Ja, dat klopt. B is de enige die het plaatje niet ziet dat ze hebben opgeplakt. De andere drie personen kijken allemaal naar het plaatje, maar B kijkt in de andere richting.
De zin “Alleen B ziet het plaatje niet dat ze opgeplakt hebben” is een uitspraak over het onderwerp “B”. Het onderwerp is degene die iets doet of overkomt. In dit geval is het onderwerp degene die het plaatje niet ziet.

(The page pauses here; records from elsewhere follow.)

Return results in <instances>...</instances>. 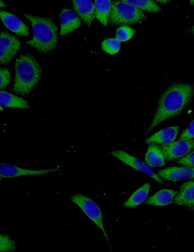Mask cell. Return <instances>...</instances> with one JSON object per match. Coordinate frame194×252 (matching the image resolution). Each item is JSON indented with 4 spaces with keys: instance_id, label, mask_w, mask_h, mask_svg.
<instances>
[{
    "instance_id": "1",
    "label": "cell",
    "mask_w": 194,
    "mask_h": 252,
    "mask_svg": "<svg viewBox=\"0 0 194 252\" xmlns=\"http://www.w3.org/2000/svg\"><path fill=\"white\" fill-rule=\"evenodd\" d=\"M194 86L190 84L176 82L162 94L157 109L147 132H149L163 121L180 114L191 101Z\"/></svg>"
},
{
    "instance_id": "2",
    "label": "cell",
    "mask_w": 194,
    "mask_h": 252,
    "mask_svg": "<svg viewBox=\"0 0 194 252\" xmlns=\"http://www.w3.org/2000/svg\"><path fill=\"white\" fill-rule=\"evenodd\" d=\"M15 78L12 91L22 95L28 94L38 83L42 70L35 58L27 53L20 55L15 64Z\"/></svg>"
},
{
    "instance_id": "3",
    "label": "cell",
    "mask_w": 194,
    "mask_h": 252,
    "mask_svg": "<svg viewBox=\"0 0 194 252\" xmlns=\"http://www.w3.org/2000/svg\"><path fill=\"white\" fill-rule=\"evenodd\" d=\"M32 25L33 37L26 44L38 51L48 53L53 50L57 43L58 28L52 18L23 14Z\"/></svg>"
},
{
    "instance_id": "4",
    "label": "cell",
    "mask_w": 194,
    "mask_h": 252,
    "mask_svg": "<svg viewBox=\"0 0 194 252\" xmlns=\"http://www.w3.org/2000/svg\"><path fill=\"white\" fill-rule=\"evenodd\" d=\"M145 18L146 16L142 10L124 0L112 1L108 20L111 24L127 26L138 23Z\"/></svg>"
},
{
    "instance_id": "5",
    "label": "cell",
    "mask_w": 194,
    "mask_h": 252,
    "mask_svg": "<svg viewBox=\"0 0 194 252\" xmlns=\"http://www.w3.org/2000/svg\"><path fill=\"white\" fill-rule=\"evenodd\" d=\"M70 200L77 205L84 214L102 231L109 243V237L103 224V215L98 205L91 199L79 193L72 195Z\"/></svg>"
},
{
    "instance_id": "6",
    "label": "cell",
    "mask_w": 194,
    "mask_h": 252,
    "mask_svg": "<svg viewBox=\"0 0 194 252\" xmlns=\"http://www.w3.org/2000/svg\"><path fill=\"white\" fill-rule=\"evenodd\" d=\"M111 154L125 164L154 178L158 183L164 184L161 178L155 173L152 167L146 162H144L122 150H114L111 152Z\"/></svg>"
},
{
    "instance_id": "7",
    "label": "cell",
    "mask_w": 194,
    "mask_h": 252,
    "mask_svg": "<svg viewBox=\"0 0 194 252\" xmlns=\"http://www.w3.org/2000/svg\"><path fill=\"white\" fill-rule=\"evenodd\" d=\"M21 43L16 37L1 32L0 36V62L1 64L9 63L20 49Z\"/></svg>"
},
{
    "instance_id": "8",
    "label": "cell",
    "mask_w": 194,
    "mask_h": 252,
    "mask_svg": "<svg viewBox=\"0 0 194 252\" xmlns=\"http://www.w3.org/2000/svg\"><path fill=\"white\" fill-rule=\"evenodd\" d=\"M160 146L165 159L168 161L180 158L186 155L194 148V139H179V140Z\"/></svg>"
},
{
    "instance_id": "9",
    "label": "cell",
    "mask_w": 194,
    "mask_h": 252,
    "mask_svg": "<svg viewBox=\"0 0 194 252\" xmlns=\"http://www.w3.org/2000/svg\"><path fill=\"white\" fill-rule=\"evenodd\" d=\"M59 168L42 170H30L19 168L9 163H1L0 167V177L1 178H13L21 175H43L55 172L60 171Z\"/></svg>"
},
{
    "instance_id": "10",
    "label": "cell",
    "mask_w": 194,
    "mask_h": 252,
    "mask_svg": "<svg viewBox=\"0 0 194 252\" xmlns=\"http://www.w3.org/2000/svg\"><path fill=\"white\" fill-rule=\"evenodd\" d=\"M158 176L166 180L176 182L194 178V167H171L159 171Z\"/></svg>"
},
{
    "instance_id": "11",
    "label": "cell",
    "mask_w": 194,
    "mask_h": 252,
    "mask_svg": "<svg viewBox=\"0 0 194 252\" xmlns=\"http://www.w3.org/2000/svg\"><path fill=\"white\" fill-rule=\"evenodd\" d=\"M61 30L60 34L64 36L73 32L81 26V21L76 13L64 8L60 14Z\"/></svg>"
},
{
    "instance_id": "12",
    "label": "cell",
    "mask_w": 194,
    "mask_h": 252,
    "mask_svg": "<svg viewBox=\"0 0 194 252\" xmlns=\"http://www.w3.org/2000/svg\"><path fill=\"white\" fill-rule=\"evenodd\" d=\"M73 9L80 17L89 26L95 16V4L91 0H73Z\"/></svg>"
},
{
    "instance_id": "13",
    "label": "cell",
    "mask_w": 194,
    "mask_h": 252,
    "mask_svg": "<svg viewBox=\"0 0 194 252\" xmlns=\"http://www.w3.org/2000/svg\"><path fill=\"white\" fill-rule=\"evenodd\" d=\"M0 14L3 23L8 29L18 35L29 36L28 27L18 17L2 10L0 11Z\"/></svg>"
},
{
    "instance_id": "14",
    "label": "cell",
    "mask_w": 194,
    "mask_h": 252,
    "mask_svg": "<svg viewBox=\"0 0 194 252\" xmlns=\"http://www.w3.org/2000/svg\"><path fill=\"white\" fill-rule=\"evenodd\" d=\"M175 204L194 208V180L183 183L174 199Z\"/></svg>"
},
{
    "instance_id": "15",
    "label": "cell",
    "mask_w": 194,
    "mask_h": 252,
    "mask_svg": "<svg viewBox=\"0 0 194 252\" xmlns=\"http://www.w3.org/2000/svg\"><path fill=\"white\" fill-rule=\"evenodd\" d=\"M178 126H170L162 129L146 140V143L168 144L173 142L178 133Z\"/></svg>"
},
{
    "instance_id": "16",
    "label": "cell",
    "mask_w": 194,
    "mask_h": 252,
    "mask_svg": "<svg viewBox=\"0 0 194 252\" xmlns=\"http://www.w3.org/2000/svg\"><path fill=\"white\" fill-rule=\"evenodd\" d=\"M165 157L159 145L150 143L145 158V162L151 167H161L164 165Z\"/></svg>"
},
{
    "instance_id": "17",
    "label": "cell",
    "mask_w": 194,
    "mask_h": 252,
    "mask_svg": "<svg viewBox=\"0 0 194 252\" xmlns=\"http://www.w3.org/2000/svg\"><path fill=\"white\" fill-rule=\"evenodd\" d=\"M178 192L171 189H162L148 198L146 204L155 206H164L174 200Z\"/></svg>"
},
{
    "instance_id": "18",
    "label": "cell",
    "mask_w": 194,
    "mask_h": 252,
    "mask_svg": "<svg viewBox=\"0 0 194 252\" xmlns=\"http://www.w3.org/2000/svg\"><path fill=\"white\" fill-rule=\"evenodd\" d=\"M1 106L29 109L30 106L27 100L5 91L0 92Z\"/></svg>"
},
{
    "instance_id": "19",
    "label": "cell",
    "mask_w": 194,
    "mask_h": 252,
    "mask_svg": "<svg viewBox=\"0 0 194 252\" xmlns=\"http://www.w3.org/2000/svg\"><path fill=\"white\" fill-rule=\"evenodd\" d=\"M95 16L105 26H107L112 1L110 0H96L95 2Z\"/></svg>"
},
{
    "instance_id": "20",
    "label": "cell",
    "mask_w": 194,
    "mask_h": 252,
    "mask_svg": "<svg viewBox=\"0 0 194 252\" xmlns=\"http://www.w3.org/2000/svg\"><path fill=\"white\" fill-rule=\"evenodd\" d=\"M150 189V184H145L135 191L124 205L127 207H134L142 204L146 200Z\"/></svg>"
},
{
    "instance_id": "21",
    "label": "cell",
    "mask_w": 194,
    "mask_h": 252,
    "mask_svg": "<svg viewBox=\"0 0 194 252\" xmlns=\"http://www.w3.org/2000/svg\"><path fill=\"white\" fill-rule=\"evenodd\" d=\"M126 2L134 6L137 8L153 13H158L161 11V9L153 0H124Z\"/></svg>"
},
{
    "instance_id": "22",
    "label": "cell",
    "mask_w": 194,
    "mask_h": 252,
    "mask_svg": "<svg viewBox=\"0 0 194 252\" xmlns=\"http://www.w3.org/2000/svg\"><path fill=\"white\" fill-rule=\"evenodd\" d=\"M121 42L116 38H111L104 40L101 43L102 49L109 54L117 53L120 48Z\"/></svg>"
},
{
    "instance_id": "23",
    "label": "cell",
    "mask_w": 194,
    "mask_h": 252,
    "mask_svg": "<svg viewBox=\"0 0 194 252\" xmlns=\"http://www.w3.org/2000/svg\"><path fill=\"white\" fill-rule=\"evenodd\" d=\"M135 33V30L129 26H122L116 32V38L120 42L129 40Z\"/></svg>"
},
{
    "instance_id": "24",
    "label": "cell",
    "mask_w": 194,
    "mask_h": 252,
    "mask_svg": "<svg viewBox=\"0 0 194 252\" xmlns=\"http://www.w3.org/2000/svg\"><path fill=\"white\" fill-rule=\"evenodd\" d=\"M0 252H15L16 251V242L8 235L1 234L0 235Z\"/></svg>"
},
{
    "instance_id": "25",
    "label": "cell",
    "mask_w": 194,
    "mask_h": 252,
    "mask_svg": "<svg viewBox=\"0 0 194 252\" xmlns=\"http://www.w3.org/2000/svg\"><path fill=\"white\" fill-rule=\"evenodd\" d=\"M0 73V88L1 89H2L9 85L10 79V71L8 69L1 68Z\"/></svg>"
},
{
    "instance_id": "26",
    "label": "cell",
    "mask_w": 194,
    "mask_h": 252,
    "mask_svg": "<svg viewBox=\"0 0 194 252\" xmlns=\"http://www.w3.org/2000/svg\"><path fill=\"white\" fill-rule=\"evenodd\" d=\"M176 162L183 166L194 167V151L178 160Z\"/></svg>"
},
{
    "instance_id": "27",
    "label": "cell",
    "mask_w": 194,
    "mask_h": 252,
    "mask_svg": "<svg viewBox=\"0 0 194 252\" xmlns=\"http://www.w3.org/2000/svg\"><path fill=\"white\" fill-rule=\"evenodd\" d=\"M194 138V120L188 127L181 133L179 139H190Z\"/></svg>"
},
{
    "instance_id": "28",
    "label": "cell",
    "mask_w": 194,
    "mask_h": 252,
    "mask_svg": "<svg viewBox=\"0 0 194 252\" xmlns=\"http://www.w3.org/2000/svg\"><path fill=\"white\" fill-rule=\"evenodd\" d=\"M0 7H6V5L2 2L1 0L0 1Z\"/></svg>"
},
{
    "instance_id": "29",
    "label": "cell",
    "mask_w": 194,
    "mask_h": 252,
    "mask_svg": "<svg viewBox=\"0 0 194 252\" xmlns=\"http://www.w3.org/2000/svg\"><path fill=\"white\" fill-rule=\"evenodd\" d=\"M189 32L194 34V25L189 29Z\"/></svg>"
},
{
    "instance_id": "30",
    "label": "cell",
    "mask_w": 194,
    "mask_h": 252,
    "mask_svg": "<svg viewBox=\"0 0 194 252\" xmlns=\"http://www.w3.org/2000/svg\"><path fill=\"white\" fill-rule=\"evenodd\" d=\"M157 1H158L159 2L165 3H167L168 1H170V0H157Z\"/></svg>"
},
{
    "instance_id": "31",
    "label": "cell",
    "mask_w": 194,
    "mask_h": 252,
    "mask_svg": "<svg viewBox=\"0 0 194 252\" xmlns=\"http://www.w3.org/2000/svg\"><path fill=\"white\" fill-rule=\"evenodd\" d=\"M190 1H191V4L192 5H194L193 3H194V0H190Z\"/></svg>"
}]
</instances>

De zin kan ook worden opgesplitst in twee delen:
- “Alleen B ziet het plaatje”
- “Dat ze opgeplakt hebben”
Het eerste deel van de zin, “Alleen B ziet het plaatje”, is een zelfstandige zin. Het tweede deel van de zin, “Dat ze opgeplakt hebben”, is een bijzin. De bijzin geeft informatie over het onderwerp van de zelfstandige zin. In dit geval geeft de bijzin informatie over het plaatje dat B niet ziet.
De bijzin is dus een bepaling van het lijdend voorwerp. Het lijdend voorwerp is het woord “plaatje”. De bijzin geeft aan dat het plaatje door B niet wordt gezien.
Dus, het antwoord op je vraag is ja. Alleen B ziet het plaatje niet dat ze hebben opgeplakt.